*** Data listing ***

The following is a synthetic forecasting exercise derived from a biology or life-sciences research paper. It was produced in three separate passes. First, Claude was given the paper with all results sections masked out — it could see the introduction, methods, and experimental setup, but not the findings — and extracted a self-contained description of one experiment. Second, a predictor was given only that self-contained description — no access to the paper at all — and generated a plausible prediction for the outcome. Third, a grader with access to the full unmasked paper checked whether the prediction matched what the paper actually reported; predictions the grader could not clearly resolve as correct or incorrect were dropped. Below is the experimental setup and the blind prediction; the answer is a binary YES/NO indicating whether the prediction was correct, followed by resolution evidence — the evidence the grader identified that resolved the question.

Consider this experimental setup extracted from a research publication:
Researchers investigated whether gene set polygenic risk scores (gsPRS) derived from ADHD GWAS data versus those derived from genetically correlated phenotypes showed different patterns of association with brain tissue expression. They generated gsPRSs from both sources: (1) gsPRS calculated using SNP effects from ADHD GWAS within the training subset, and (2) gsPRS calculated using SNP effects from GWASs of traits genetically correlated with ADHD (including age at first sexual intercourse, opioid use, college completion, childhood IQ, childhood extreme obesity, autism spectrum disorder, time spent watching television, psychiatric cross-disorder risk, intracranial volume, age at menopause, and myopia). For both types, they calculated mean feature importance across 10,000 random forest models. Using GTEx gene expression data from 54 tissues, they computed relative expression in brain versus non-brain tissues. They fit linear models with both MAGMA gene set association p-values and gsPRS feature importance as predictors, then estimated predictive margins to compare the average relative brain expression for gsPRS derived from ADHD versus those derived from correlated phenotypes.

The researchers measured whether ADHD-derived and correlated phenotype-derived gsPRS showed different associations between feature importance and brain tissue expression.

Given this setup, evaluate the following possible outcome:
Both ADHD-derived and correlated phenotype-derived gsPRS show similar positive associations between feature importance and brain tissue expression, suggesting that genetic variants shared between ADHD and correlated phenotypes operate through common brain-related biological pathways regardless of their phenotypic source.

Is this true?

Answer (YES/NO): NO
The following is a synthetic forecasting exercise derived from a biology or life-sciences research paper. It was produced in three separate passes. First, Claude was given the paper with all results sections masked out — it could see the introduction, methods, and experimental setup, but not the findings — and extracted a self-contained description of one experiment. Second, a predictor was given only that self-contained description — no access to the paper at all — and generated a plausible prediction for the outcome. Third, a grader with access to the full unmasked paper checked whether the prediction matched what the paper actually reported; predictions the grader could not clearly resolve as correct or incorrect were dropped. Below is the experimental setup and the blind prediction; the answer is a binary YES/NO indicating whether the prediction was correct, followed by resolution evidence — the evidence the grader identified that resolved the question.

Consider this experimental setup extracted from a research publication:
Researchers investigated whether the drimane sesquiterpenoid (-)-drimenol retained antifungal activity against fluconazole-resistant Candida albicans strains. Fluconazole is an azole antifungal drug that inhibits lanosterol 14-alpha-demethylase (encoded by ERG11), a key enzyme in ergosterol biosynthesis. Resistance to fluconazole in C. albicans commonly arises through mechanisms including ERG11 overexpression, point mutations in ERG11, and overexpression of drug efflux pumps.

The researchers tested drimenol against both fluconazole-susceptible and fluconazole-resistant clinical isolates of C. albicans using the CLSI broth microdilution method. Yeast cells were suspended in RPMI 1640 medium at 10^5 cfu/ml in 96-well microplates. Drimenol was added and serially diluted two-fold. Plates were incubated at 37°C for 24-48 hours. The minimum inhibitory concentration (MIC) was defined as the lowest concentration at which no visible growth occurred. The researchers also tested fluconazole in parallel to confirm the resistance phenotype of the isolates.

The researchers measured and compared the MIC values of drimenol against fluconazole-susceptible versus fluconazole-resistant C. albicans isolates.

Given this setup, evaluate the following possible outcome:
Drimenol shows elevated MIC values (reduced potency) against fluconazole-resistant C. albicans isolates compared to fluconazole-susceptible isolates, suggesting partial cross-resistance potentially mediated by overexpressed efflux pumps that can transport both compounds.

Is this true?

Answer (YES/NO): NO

***
*** Data listing ***

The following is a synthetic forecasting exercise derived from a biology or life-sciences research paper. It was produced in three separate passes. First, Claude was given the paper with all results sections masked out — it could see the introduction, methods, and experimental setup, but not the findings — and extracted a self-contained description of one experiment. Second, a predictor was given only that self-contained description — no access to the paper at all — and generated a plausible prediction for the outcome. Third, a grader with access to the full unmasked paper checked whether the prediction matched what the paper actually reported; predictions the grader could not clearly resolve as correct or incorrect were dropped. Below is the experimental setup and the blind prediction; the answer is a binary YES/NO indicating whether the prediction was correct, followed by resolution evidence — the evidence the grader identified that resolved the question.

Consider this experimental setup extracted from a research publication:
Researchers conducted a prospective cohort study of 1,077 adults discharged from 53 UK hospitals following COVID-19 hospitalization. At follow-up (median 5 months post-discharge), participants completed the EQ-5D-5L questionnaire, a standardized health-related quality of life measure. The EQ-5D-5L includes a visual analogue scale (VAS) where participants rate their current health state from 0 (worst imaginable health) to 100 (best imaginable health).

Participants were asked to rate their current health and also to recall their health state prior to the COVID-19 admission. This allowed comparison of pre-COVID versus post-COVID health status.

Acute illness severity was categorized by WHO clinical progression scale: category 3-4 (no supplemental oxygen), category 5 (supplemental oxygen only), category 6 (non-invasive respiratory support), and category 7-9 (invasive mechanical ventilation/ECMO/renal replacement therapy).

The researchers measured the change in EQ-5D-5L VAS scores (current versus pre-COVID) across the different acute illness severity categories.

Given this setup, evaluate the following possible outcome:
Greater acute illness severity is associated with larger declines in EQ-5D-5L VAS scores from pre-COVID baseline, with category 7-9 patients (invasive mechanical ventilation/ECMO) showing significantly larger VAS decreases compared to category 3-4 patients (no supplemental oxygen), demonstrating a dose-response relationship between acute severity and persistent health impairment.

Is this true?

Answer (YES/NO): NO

***

• Task item
Using the records above, copy all lines that include the word "state".

• Response area
Researchers conducted a prospective cohort study of 1,077 adults discharged from 53 UK hospitals following COVID-19 hospitalization. At follow-up (median 5 months post-discharge), participants completed the EQ-5D-5L questionnaire, a standardized health-related quality of life measure. The EQ-5D-5L includes a visual analogue scale (VAS) where participants rate their current health state from 0 (worst imaginable health) to 100 (best imaginable health).
Participants were asked to rate their current health and also to recall their health state prior to the COVID-19 admission. This allowed comparison of pre-COVID versus post-COVID health status.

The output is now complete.